Sharding: Import and Export


  • Smuggler is a RavenDB interface with which data can be exported from a database into a dump file and imported from a dump file into a database.
    Learn to use Smuggler here.

  • Smuggler is operated using the same API when the database is sharded and when it isn't, and the same set of features is available in both cases.
    E.g., a transform script can be used to filter and structure the transferred data when the database is sharded and when it is non-sharded.

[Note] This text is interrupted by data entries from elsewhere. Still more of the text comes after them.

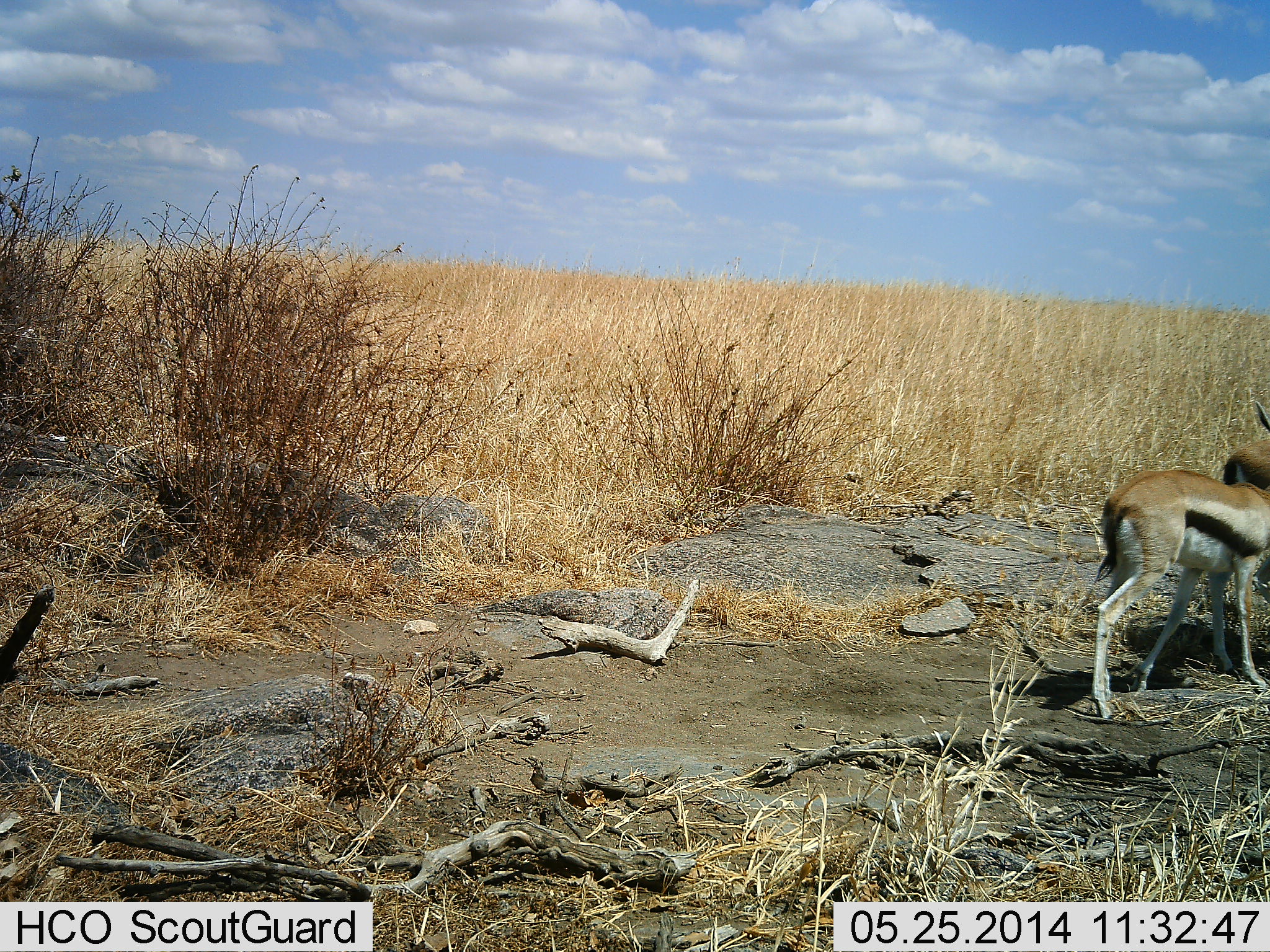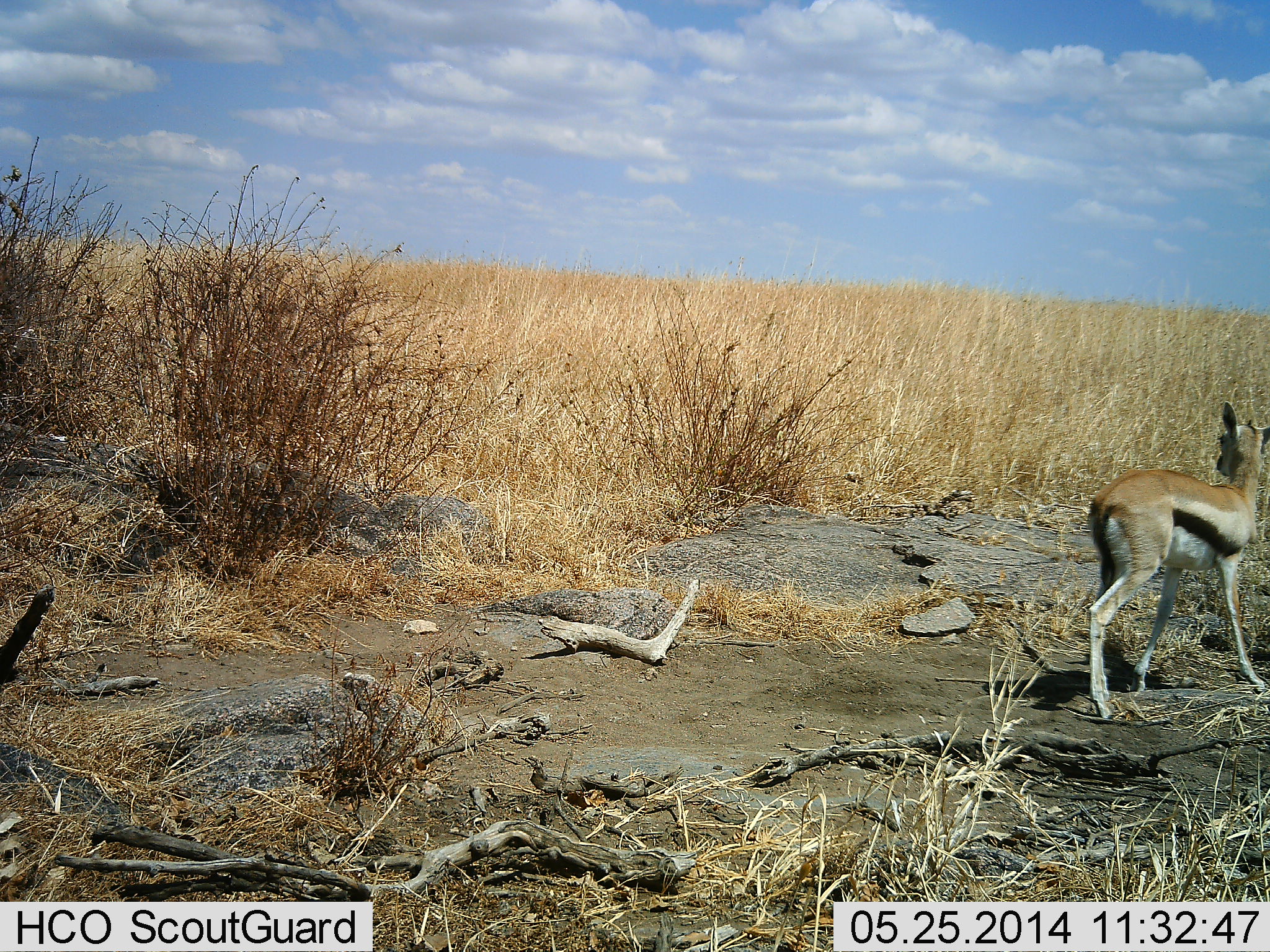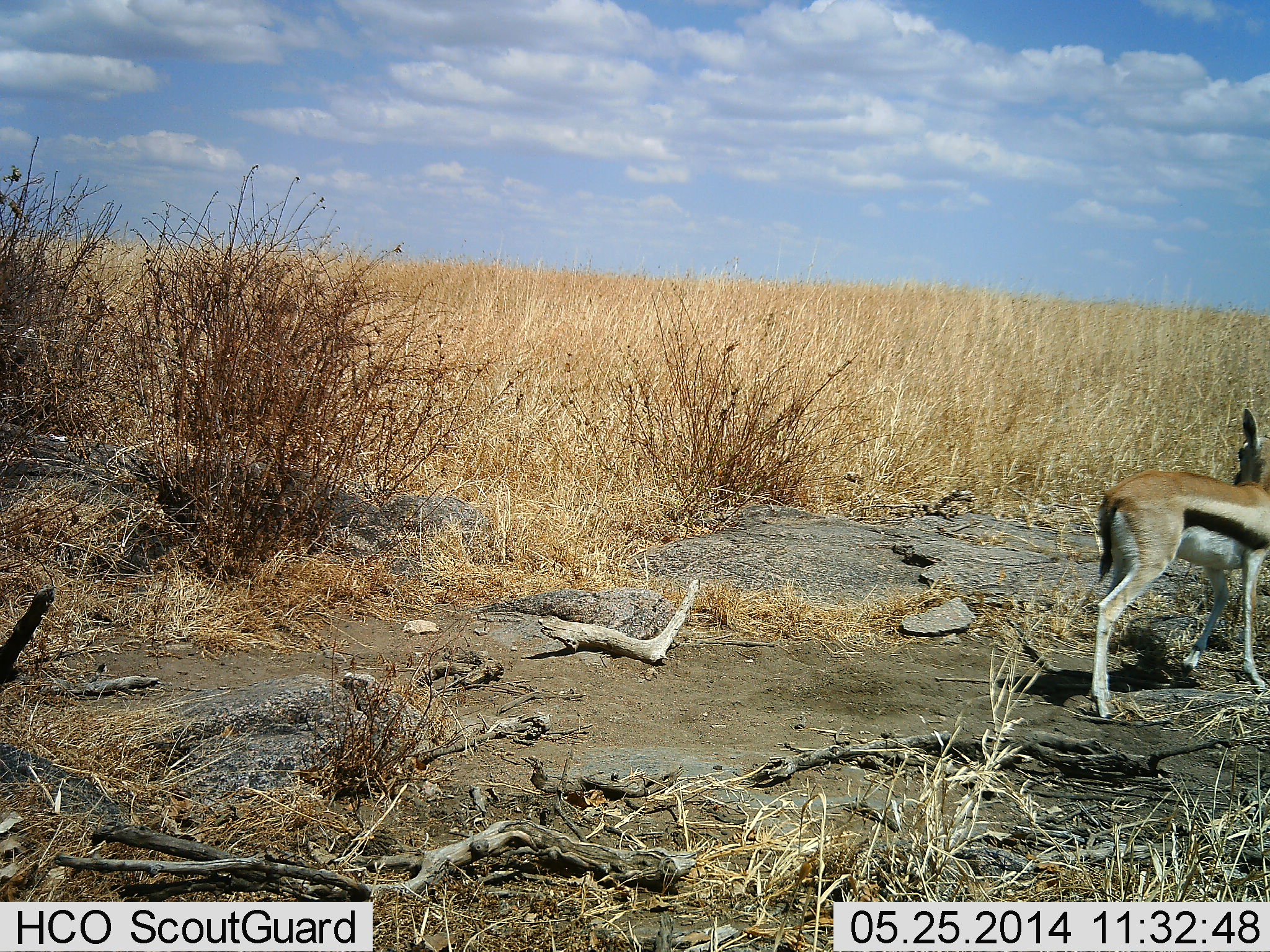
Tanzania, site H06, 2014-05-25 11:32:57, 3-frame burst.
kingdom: Animalia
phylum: Chordata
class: Mammalia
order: Artiodactyla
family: Bovidae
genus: Eudorcas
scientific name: Eudorcas thomsonii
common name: thomson's gazelle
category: gazellethomsons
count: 1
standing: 60%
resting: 0%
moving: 40%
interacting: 0%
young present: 10%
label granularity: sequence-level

  • Studio can also be used to export and import data from and to a sharded database, the same way it is done with a non-sharded database.
    Behind the scenes, Studio uses Smuggler to perform these operations.

  • In this page:


Export

When smuggler is called to export a sharded database:

  • The client sends an export request to the orchestrator.
  • The orchestrator forwards the request to all other shards.
  • All shards stream their data to the client machine, where the data is gathered in a single .ravendbdump file.

    The amount of time it takes to complete the export process depends upon factors like shards' databases sizes, network performance, and the user-defined transform script.

See a code example here.

Casting Smuggler Results

In a sharded database, results are returned by Smuggler, Import, and Export in a ShardedSmugglerResult type. This type is specific to a sharded database, and casting it using a non-sharded type will fail.

Import

Smuggler can be used to import data into a database from either a .ravendbdump file or from backup files (full or incremental).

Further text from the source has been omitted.